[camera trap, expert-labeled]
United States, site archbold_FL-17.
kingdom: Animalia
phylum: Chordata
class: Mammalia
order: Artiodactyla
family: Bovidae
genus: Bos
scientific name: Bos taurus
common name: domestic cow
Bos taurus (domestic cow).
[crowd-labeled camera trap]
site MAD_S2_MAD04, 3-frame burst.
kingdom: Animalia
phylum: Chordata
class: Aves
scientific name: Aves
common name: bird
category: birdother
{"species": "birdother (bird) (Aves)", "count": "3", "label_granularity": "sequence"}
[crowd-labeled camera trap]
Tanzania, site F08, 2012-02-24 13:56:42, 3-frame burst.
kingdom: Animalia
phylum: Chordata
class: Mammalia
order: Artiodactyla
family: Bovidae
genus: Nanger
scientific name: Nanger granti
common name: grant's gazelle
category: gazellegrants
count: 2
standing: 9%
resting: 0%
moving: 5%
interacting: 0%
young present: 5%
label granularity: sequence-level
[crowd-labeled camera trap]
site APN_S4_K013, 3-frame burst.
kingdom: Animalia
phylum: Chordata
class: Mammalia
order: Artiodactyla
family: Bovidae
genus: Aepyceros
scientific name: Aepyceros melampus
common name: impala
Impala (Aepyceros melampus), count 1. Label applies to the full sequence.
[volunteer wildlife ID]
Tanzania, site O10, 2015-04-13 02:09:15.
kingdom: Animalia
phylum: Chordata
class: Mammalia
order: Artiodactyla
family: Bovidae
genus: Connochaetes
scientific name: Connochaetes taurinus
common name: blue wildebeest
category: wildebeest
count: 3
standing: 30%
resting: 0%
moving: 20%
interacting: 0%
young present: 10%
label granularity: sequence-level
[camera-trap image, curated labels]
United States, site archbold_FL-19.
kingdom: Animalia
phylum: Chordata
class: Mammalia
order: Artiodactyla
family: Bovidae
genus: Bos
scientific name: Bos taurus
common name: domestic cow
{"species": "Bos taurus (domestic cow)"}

§ INSTRUCTIONS TO FOLLOW: Set down the entire listing once more, keeping every line exactly as it reads.

§ ANSWER FOR THIS EXERCISE:
[camera trap, expert-labeled]
United States, site archbold_FL-17.
kingdom: Animalia
phylum: Chordata
class: Mammalia
order: Artiodactyla
family: Bovidae
genus: Bos
scientific name: Bos taurus
common name: domestic cow
Bos taurus (domestic cow).
[crowd-labeled camera trap]
site MAD_S2_MAD04, 3-frame burst.
kingdom: Animalia
phylum: Chordata
class: Aves
scientific name: Aves
common name: bird
category: birdother
{"species": "birdother (bird) (Aves)", "count": "3", "label_granularity": "sequence"}
[crowd-labeled camera trap]
Tanzania, site F08, 2012-02-24 13:56:42, 3-frame burst.
kingdom: Animalia
phylum: Chordata
class: Mammalia
order: Artiodactyla
family: Bovidae
genus: Nanger
scientific name: Nanger granti
common name: grant's gazelle
category: gazellegrants
count: 2
standing: 9%
resting: 0%
moving: 5%
interacting: 0%
young present: 5%
label granularity: sequence-level
[crowd-labeled camera trap]
site APN_S4_K013, 3-frame burst.
kingdom: Animalia
phylum: Chordata
class: Mammalia
order: Artiodactyla
family: Bovidae
genus: Aepyceros
scientific name: Aepyceros melampus
common name: impala
Impala (Aepyceros melampus), count 1. Label applies to the full sequence.
[volunteer wildlife ID]
Tanzania, site O10, 2015-04-13 02:09:15.
kingdom: Animalia
phylum: Chordata
class: Mammalia
order: Artiodactyla
family: Bovidae
genus: Connochaetes
scientific name: Connochaetes taurinus
common name: blue wildebeest
category: wildebeest
count: 3
standing: 30%
resting: 0%
moving: 20%
interacting: 0%
young present: 10%
label granularity: sequence-level
[camera-trap image, curated labels]
United States, site archbold_FL-19.
kingdom: Animalia
phylum: Chordata
class: Mammalia
order: Artiodactyla
family: Bovidae
genus: Bos
scientific name: Bos taurus
common name: domestic cow
{"species": "Bos taurus (domestic cow)"}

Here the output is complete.